In this assignment, you will implement the Huffman encoding (compression) and decoding (decompression) algorithms.
This assignment will use binary trees to store the Huffman tree and it will use priority queues as part of the greedy algorithm that builds the Huffman tree.
1How the Huffman code works

Suppose we have 4 possible letters that appear on a message, a string or a file: A, C, T, G. We could encode these letters with a fixed length code using 2 bits for each letter:

letter A C G T
fixed length encoding 00 01 10 11

Using a fixed length encoding, the message AACGTAAATAATGAAC which has 16 letters can be encoded with 32 bits as 00000110110000001100001110000001

Huffman encoding would instead check how many times each letter appears in the text and choose a variable length code depending on letter frequencies:

letter A C G T
Frequency in text 9 2 2 3
Huffman code 1 010 011 00
With Huffman encoding the same message can be encoded with 27 bits (saving 15% space)
110100110011100110001111010

Now imagine a more drastic scenario where a text message uses a standard 8-byte encoding for each character (like in UTF-8 character encoding) able to support 256 different characters. Suppose that our specific message is the same as in the example above (AACGTAAATAATGAAC), so that for the 4 characters we have the same frequencies as shown in the table above but the other 252 other characters have frequency 0. Now the message above would be encoded in UTF-8 using 16*8=128 bits or 16 bytes. Now comparing our Huffman encoding above that has 27 bits, which is less than 4 bytes we can now save 75% space.
In another scenario, suppose you want to store the entire human genome composed of a sequence of 3 billion nucleotide base pairs. This can be represented by a sequence of 3 billion characters each being one of A (adenine), T (thymine), G (guanine), C (cytosine), which could be stored using 3 billion bytes using UTF-8 encoding which is about 3GB. Huffman encoding for such a file would depend on the relative frequency between these four letters, but assuming about 25% frequency of each of these 4 letters (and of course absence of any other of the 252 character), Huffman would encode each letter with 2 bits yielding a compressed file of 750MB.
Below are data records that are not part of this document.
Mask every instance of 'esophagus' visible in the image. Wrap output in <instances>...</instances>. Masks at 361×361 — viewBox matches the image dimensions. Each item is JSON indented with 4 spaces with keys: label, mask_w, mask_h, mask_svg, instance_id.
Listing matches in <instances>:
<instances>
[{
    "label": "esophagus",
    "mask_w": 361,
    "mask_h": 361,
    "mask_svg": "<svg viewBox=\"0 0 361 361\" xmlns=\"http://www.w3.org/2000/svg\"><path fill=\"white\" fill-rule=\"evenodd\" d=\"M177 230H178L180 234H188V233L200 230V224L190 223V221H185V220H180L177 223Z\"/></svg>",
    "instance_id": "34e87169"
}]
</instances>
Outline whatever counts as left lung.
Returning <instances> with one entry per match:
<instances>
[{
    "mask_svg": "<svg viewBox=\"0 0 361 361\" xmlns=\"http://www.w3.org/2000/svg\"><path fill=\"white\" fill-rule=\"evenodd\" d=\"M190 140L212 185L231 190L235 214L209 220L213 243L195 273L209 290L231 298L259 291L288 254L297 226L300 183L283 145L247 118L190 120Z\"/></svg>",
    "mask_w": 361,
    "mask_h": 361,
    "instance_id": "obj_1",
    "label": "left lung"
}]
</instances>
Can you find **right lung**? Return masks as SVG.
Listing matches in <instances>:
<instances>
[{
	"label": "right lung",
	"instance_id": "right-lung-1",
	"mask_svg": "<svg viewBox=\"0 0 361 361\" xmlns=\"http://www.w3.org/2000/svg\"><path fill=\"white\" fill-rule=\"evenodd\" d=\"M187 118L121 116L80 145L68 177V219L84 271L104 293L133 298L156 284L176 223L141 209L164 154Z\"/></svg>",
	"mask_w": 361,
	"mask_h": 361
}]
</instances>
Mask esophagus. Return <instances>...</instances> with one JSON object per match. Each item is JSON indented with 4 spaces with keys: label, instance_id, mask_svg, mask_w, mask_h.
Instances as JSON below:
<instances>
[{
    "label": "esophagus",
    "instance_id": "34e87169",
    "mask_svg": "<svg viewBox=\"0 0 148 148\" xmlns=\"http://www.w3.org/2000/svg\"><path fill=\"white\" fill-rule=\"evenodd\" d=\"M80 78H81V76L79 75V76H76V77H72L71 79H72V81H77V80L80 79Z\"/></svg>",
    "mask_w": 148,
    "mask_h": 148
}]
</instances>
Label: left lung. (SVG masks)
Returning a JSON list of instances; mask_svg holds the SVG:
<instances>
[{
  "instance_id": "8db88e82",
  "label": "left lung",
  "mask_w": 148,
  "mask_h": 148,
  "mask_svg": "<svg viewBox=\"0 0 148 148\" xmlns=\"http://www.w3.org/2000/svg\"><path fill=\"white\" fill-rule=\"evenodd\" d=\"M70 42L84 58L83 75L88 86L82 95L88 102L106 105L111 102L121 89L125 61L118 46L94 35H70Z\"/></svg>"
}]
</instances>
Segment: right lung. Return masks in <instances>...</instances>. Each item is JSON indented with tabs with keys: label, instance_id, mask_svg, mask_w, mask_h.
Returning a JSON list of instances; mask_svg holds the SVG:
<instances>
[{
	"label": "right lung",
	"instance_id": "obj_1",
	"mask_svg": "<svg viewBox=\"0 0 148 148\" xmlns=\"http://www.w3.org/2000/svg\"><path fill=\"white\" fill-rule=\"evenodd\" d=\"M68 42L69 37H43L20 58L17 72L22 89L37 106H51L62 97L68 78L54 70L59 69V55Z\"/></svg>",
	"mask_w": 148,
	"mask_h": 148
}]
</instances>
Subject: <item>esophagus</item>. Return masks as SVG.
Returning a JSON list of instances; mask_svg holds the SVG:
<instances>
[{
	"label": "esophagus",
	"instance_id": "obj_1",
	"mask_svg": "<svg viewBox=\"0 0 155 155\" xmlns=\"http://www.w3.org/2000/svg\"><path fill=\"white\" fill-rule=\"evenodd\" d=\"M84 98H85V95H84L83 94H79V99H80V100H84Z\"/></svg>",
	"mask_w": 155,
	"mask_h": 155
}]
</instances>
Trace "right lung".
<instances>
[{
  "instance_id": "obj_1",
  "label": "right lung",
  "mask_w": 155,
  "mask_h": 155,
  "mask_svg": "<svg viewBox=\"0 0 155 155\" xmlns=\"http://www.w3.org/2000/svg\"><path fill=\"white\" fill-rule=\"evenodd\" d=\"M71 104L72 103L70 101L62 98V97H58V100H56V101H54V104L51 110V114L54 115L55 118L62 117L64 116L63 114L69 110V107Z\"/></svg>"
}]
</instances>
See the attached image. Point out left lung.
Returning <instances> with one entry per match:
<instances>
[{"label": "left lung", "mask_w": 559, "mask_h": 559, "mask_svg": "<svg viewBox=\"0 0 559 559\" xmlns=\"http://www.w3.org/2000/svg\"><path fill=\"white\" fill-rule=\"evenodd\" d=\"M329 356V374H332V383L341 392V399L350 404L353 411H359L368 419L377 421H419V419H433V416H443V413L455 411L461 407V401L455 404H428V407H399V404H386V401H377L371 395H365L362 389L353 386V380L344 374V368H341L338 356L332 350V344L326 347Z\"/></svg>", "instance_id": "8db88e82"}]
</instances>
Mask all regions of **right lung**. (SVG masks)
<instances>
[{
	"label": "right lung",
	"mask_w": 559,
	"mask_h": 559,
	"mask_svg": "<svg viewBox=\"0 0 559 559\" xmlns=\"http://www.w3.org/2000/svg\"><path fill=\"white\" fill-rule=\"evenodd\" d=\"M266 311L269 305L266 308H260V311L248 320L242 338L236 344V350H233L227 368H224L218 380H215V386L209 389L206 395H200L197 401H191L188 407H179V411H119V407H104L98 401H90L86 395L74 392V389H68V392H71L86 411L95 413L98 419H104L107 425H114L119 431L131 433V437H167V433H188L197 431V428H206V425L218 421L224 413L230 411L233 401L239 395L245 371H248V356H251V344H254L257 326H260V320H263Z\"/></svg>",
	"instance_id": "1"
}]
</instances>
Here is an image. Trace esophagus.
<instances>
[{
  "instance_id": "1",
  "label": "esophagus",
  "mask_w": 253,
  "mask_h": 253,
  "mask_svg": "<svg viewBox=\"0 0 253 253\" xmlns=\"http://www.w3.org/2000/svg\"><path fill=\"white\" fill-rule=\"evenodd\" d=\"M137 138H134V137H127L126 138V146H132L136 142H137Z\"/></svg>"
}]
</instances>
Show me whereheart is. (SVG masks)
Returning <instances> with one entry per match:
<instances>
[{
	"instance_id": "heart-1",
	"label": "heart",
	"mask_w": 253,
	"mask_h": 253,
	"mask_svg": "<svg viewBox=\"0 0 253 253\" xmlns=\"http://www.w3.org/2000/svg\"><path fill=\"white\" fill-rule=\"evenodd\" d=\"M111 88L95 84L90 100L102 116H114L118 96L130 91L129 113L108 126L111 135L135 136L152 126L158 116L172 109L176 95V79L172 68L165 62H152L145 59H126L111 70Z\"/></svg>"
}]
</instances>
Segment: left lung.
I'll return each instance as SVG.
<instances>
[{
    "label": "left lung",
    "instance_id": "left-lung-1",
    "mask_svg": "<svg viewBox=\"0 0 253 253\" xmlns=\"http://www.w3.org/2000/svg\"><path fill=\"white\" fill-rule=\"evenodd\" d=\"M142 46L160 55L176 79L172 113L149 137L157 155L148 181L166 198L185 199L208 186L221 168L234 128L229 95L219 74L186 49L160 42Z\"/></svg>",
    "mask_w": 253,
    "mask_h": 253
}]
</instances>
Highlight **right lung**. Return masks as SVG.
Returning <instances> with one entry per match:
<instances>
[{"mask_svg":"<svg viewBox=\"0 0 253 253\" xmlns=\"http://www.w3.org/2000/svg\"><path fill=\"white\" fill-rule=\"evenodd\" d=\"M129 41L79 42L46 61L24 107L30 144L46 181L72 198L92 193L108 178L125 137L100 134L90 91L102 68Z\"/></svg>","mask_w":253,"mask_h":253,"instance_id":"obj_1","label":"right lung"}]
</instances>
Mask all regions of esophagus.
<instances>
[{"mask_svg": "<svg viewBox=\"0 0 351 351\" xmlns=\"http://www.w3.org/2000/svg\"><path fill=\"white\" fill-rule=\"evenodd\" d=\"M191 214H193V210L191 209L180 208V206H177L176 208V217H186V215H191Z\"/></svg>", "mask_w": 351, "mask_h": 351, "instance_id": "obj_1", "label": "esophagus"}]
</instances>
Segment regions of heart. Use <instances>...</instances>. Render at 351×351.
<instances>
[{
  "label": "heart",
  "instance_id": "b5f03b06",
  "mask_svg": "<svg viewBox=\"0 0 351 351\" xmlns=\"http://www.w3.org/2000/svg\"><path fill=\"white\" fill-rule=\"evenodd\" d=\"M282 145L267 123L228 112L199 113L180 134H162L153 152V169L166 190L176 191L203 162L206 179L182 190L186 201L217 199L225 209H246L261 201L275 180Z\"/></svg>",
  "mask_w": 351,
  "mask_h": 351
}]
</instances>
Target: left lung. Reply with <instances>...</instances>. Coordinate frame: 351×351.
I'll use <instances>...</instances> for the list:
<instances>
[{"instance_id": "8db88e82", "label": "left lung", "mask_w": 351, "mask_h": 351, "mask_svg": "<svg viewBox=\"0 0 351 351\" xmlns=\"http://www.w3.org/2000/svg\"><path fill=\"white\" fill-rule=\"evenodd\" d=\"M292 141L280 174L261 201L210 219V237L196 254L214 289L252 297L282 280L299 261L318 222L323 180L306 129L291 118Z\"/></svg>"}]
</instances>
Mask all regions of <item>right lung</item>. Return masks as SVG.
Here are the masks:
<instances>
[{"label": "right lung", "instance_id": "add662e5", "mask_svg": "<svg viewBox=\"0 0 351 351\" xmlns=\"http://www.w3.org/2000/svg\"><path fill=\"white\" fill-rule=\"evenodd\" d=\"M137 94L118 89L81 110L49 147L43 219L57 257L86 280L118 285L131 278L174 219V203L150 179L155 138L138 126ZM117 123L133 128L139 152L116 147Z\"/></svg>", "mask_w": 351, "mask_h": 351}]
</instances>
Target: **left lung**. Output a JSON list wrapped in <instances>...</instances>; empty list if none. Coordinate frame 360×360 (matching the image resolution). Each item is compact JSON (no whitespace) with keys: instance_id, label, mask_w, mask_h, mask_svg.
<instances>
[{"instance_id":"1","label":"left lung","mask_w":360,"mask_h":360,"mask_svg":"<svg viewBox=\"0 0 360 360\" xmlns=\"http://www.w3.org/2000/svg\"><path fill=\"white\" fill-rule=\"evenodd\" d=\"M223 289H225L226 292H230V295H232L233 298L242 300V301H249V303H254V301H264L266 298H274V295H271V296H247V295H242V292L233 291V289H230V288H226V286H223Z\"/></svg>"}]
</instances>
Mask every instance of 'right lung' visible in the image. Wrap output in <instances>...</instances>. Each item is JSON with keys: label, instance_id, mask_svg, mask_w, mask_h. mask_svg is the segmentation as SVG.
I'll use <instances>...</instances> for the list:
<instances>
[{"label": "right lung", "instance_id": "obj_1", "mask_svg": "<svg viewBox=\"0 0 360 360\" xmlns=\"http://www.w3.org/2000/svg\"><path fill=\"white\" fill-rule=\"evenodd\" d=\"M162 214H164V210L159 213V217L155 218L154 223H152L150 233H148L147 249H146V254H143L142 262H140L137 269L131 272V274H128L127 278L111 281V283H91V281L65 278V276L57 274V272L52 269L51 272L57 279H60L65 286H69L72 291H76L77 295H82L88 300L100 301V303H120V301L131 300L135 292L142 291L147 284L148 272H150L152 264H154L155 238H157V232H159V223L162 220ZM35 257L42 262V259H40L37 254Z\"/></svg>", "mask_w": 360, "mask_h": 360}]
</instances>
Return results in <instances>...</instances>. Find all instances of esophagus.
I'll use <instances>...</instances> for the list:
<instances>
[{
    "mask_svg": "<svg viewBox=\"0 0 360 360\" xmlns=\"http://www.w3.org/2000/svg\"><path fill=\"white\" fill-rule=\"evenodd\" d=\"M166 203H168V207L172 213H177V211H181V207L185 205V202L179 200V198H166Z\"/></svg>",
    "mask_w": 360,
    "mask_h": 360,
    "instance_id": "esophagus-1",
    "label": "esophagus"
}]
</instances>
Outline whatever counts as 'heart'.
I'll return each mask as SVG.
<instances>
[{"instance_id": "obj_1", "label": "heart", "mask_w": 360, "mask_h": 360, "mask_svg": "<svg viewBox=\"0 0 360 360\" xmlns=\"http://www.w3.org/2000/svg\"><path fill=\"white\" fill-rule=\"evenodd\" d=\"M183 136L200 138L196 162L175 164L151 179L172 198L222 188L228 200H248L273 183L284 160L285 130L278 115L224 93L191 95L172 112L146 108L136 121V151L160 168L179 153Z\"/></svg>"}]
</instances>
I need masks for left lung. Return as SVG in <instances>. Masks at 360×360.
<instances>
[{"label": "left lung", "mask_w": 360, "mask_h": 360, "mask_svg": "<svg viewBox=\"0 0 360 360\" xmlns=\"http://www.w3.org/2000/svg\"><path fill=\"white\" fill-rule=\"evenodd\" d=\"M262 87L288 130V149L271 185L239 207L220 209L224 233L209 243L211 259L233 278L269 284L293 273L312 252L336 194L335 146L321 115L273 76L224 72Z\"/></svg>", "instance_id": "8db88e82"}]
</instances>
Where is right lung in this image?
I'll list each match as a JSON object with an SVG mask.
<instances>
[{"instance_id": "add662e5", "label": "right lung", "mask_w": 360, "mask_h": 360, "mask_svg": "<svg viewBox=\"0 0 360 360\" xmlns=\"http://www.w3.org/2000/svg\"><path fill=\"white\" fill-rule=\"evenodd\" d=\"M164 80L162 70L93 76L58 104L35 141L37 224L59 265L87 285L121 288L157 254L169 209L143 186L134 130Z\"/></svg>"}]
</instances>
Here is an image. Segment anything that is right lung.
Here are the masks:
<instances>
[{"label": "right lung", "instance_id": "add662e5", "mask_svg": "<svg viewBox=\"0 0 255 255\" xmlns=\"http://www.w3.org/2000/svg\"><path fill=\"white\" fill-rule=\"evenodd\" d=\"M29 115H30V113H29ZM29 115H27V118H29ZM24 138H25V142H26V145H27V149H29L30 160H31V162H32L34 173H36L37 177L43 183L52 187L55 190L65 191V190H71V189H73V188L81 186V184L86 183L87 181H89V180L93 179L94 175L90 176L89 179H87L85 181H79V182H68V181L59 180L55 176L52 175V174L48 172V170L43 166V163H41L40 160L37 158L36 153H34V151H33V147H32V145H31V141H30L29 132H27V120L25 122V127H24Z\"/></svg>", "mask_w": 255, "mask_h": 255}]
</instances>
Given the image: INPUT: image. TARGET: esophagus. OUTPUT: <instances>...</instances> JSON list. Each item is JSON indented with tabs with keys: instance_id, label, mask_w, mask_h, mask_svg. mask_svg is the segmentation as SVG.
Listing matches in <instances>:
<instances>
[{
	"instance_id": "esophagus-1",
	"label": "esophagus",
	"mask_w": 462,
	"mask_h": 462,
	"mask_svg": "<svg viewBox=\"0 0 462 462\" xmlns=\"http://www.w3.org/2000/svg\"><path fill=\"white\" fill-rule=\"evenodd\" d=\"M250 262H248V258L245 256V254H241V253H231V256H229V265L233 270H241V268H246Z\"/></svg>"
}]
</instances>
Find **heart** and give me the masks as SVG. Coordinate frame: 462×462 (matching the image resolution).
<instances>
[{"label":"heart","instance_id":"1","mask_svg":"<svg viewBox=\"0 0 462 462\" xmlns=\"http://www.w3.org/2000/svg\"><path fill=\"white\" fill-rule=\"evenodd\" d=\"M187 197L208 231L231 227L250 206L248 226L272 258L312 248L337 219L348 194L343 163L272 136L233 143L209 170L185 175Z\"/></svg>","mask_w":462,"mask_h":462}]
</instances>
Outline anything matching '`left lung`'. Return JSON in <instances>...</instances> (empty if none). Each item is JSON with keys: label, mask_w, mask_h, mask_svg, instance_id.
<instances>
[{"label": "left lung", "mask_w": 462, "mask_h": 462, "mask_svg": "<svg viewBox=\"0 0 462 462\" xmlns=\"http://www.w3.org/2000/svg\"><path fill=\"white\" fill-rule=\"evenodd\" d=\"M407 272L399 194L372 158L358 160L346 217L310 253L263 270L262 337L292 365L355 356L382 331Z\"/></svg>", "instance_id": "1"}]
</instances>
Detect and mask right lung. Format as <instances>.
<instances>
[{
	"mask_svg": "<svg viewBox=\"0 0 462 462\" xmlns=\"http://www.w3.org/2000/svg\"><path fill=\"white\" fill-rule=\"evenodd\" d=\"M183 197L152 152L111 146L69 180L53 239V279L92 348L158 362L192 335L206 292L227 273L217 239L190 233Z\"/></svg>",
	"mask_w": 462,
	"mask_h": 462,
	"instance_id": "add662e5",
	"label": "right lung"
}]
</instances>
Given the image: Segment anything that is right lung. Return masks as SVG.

How to build the Huffman code from the letters in a text and their frequencies?
The Huffman code is always a prefix code, that is, no codeword is a prefix of any other codeword. This generates no ambiguity. When decoding our example
110100110011100110001111010
we have no doubt that the first word is an A since no other codeword starts with a 1; similarly, we decode the next A. Then the next bits will be read one by one until we conclude unequivocally that the next codeword can only possibly be 010 which is a C. Try continuing this example to see how the original text can be decoded using the Huffman code given in the table in the previous page.

Huffman’s algorithm produces an optimal variable-length prefix code for a given string X, using the character frequencies in X. It is based on the construction of a binary tree T that represents the code.
Here we quote the textbook by Goodrich et al. 6th edition page 595:
“Each edge in T represents a bit in a codeword, with an edge to the left child representing a 0 and an edge to the right child representing a 1. Each leaf v is associated with a specific character and the codeword for that character is defined by the sequence of bits associated with the edges in the path from the root of T to v. Each leaf v has a frequency, f(v), which is simply the frequency in the string X of the character associated with v. In addition, we give each internal node v in T a frequency, f(v), that is the sum of the frequencies of all the leaves in the subtree rooted at v.”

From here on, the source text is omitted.